Lucky you chose that one date without Antonenko.
You don't have to be an expert on fine singing to know that he's had it and is just fulfilling his commitment of a contract that was written years before.

Even if you don't happen to prefer lavish staging with Zeffirelli's glitz and extravagant costumes in Turandot, (I love all of it by the way), you will be given a treat of Christine Goerke as Turandot. She is dynamite.
In order to enjoy this opera better, simply recognize and accept the fantasy of the story and try not to make good sense of it.
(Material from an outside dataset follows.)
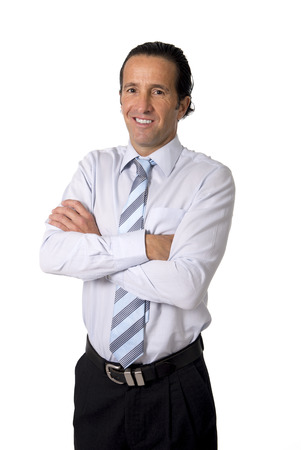 attractive confident and successful senior Hispanic businessman at work posing alone standing with smile on his face looking happy and relaxed isolated on white background photo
I will be seeing the Tuesday Macbeth (the only one with Lucic whom I really love as a baritone, and by doing so was able to avoid Domingo in the same role which I do not prefer). Just watch Netrebko's sleepwalking scene -- a magical experience.

You said: "What I find most fascinating about operas are the works themselves - the challenges the composer and the librettist faced, the historical context, the insights we can gain into European culture (or world culture) by experiencing the entertainments that wowed crowds 200 or 150 or 100 years ago."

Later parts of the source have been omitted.